Mobbing, straining e responsabilità del datore di lavoro
Tra il lavoratore e il datore di lavoro, nonché tra gli stessi lavoratori, possono verificarsi vari tipi di dinamiche relazionali; alcune di queste, specie se intervenute tra soggetti posti in rapporto di sovraordinazione-subordinazione all’interno dell’organigramma societario, possono sfociare in comportamenti lesivi per il soggetto gerarchicamente subordinato. In particolare, la psicologia del lavoro e la giurisprudenza hanno tipizzato i fenomeni del
mobbing e dello
straining.
Mobbing
Per mobbing si intende una condotta del datore di lavoro o del superiore gerarchico, sistematica e protratta nel tempo, tenuta nei confronti del lavoratore nell’ambiente di lavoro, costituita da sistematici e reiterati comportamenti ostili che finiscono per assumere forme di prevaricazione o di persecuzione psicologica, da cui può conseguire la mortificazione morale e l’emarginazione del dipendente, con effetto lesivo del suo equilibrio fisiopsichico e del complesso della sua personalità.
Ai fini della configurabilità della condotta lesiva del datore di lavoro sono rilevanti:
- l’elemento oggettivo, e quindi la molteplicità di comportamenti di carattere persecutorio, illeciti o anche leciti se considerati singolarmente, che siano stati posti in essere in modo miratamente sistematico e prolungato contro il dipendente con intento vessatorio;
- il danno, e quindi l’evento lesivo della salute o della personalità del dipendente;
- il nesso eziologico tra la condotta del datore o del superiore gerarchico e il pregiudizio all'integrità psico-fisica del lavoratore;
- l’elemento soggettivo, e quindi l’intento persecutorio che ha animato la condotta.
Tale impostazione è confermata anche dalla giurisprudenza, la quale sostiene che il mobbing lavorativo si configura quando ricorrono sia l’elemento obiettivo, integrato da una pluralità continuata di comportamenti dannosi interni al rapporto di lavoro, sia quello soggettivo, costituito dall’intento persecutorio nei confronti della vittima (Cass., n. 12437/2018; Cass., n. 26684/2017).
Straining
Anche lo straining è una forma di prevaricazione e di persecuzione psicologica attuata sul posto di lavoro nei confronti del lavoratore, ma si caratterizza per una minore intensità rispetto alle condotte che generano il mobbing.
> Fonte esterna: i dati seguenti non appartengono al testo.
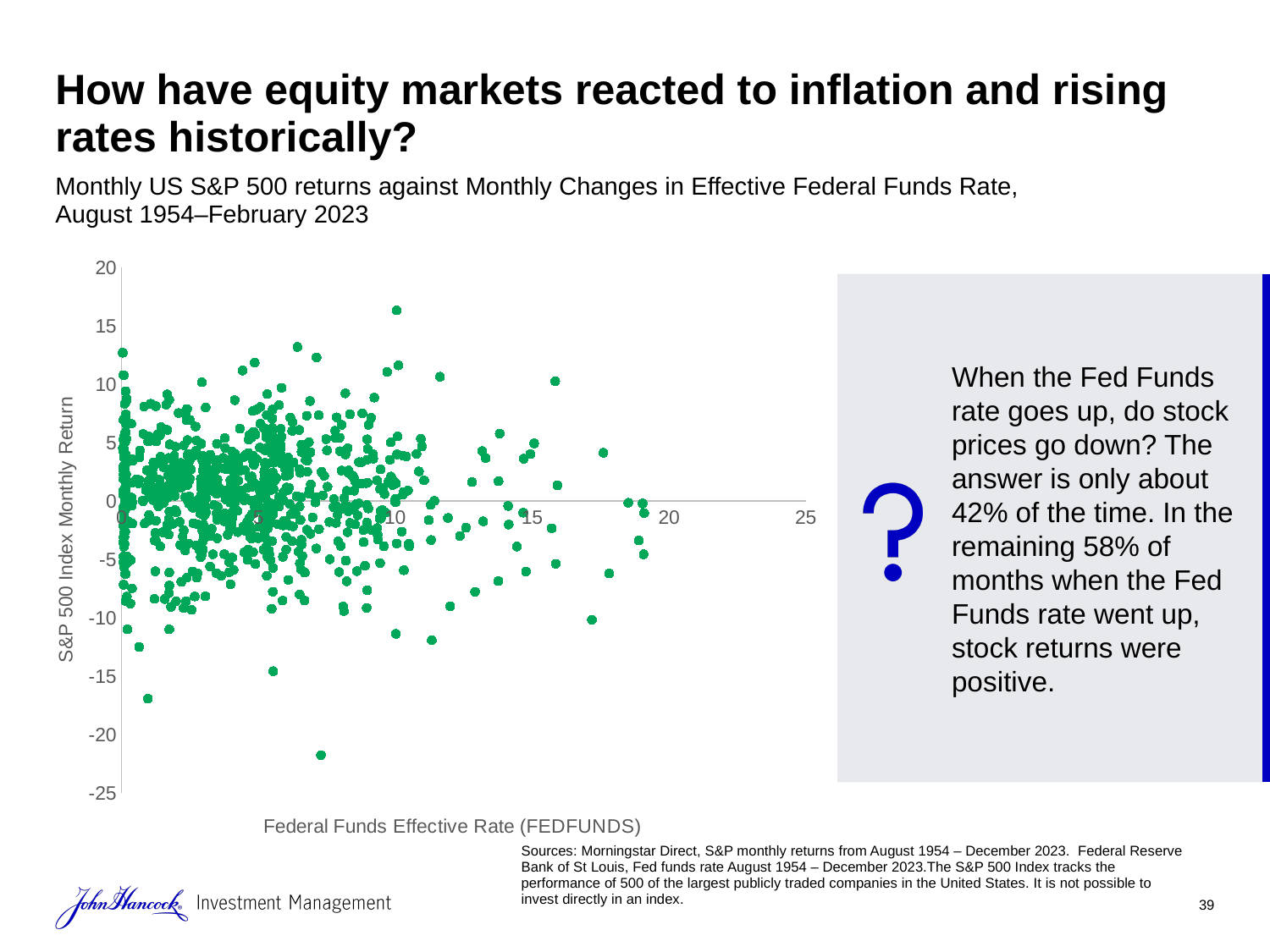
Is the Federal Funds rate of the highest plotted point (the largest S&P 500 monthly return) greater or less than 15? less Is the S&P 500 monthly return of the point plotted furthest to the right on the chart greater or less than 5? less What is the title of the horizontal axis of the chart? Federal Funds Effective Rate (FEDFUNDS) Is the S&P 500 monthly return of the highest plotted point greater or less than 15? greater What colour are the plotted points in the chart? Green What kind of chart is shown on the slide? Scatter chart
In sostanza, lo straining consiste in una forma attenuata di mobbing, e si presenta quando vengono posti in essere comportamenti “stressogeni” specificamente attuati nei confronti di un dipendente, anche se manca la pluralità delle azioni vessatorie o esse sono limitate nel numero, ma comunque con effetti dannosi rispetto all’interessato.
Secondo la giurisprudenza, nonostante la sua gravità più limitata rispetto al mobbing, anche lo straining deve essere qualificato come fatto ingiusto ai sensi dell’art. 2087 c.c. e quindi può dare origine ad un’obbligazione risarcitoria del datore di lavoro a vantaggio del lavoratore.
Sul punto, con la recentissima sentenza n. 29101 del 19 ottobre 2023, la Corte di Cassazione ha stabilito che il comportamento del superiore gerarchico, caratterizzato nel caso di specie da “stressante modalità di controllo” e da un singolo episodio di prevaricazione che aveva generato un malore del lavoratore, è un fatto illecito ex art. 2087 c.c. e obbliga al risarcimento del danno. Infatti, secondo il ragionamento della Corte, al di là della qualificazione come mobbing o straining, “quello che conta in questa materia è che il fatto commesso, anche isolatamente, sia un fatto illecito ex art. 2087 c.c. da cui sia derivata la violazione di interessi protetti del lavoratore al più elevato livello dell'ordinamento”.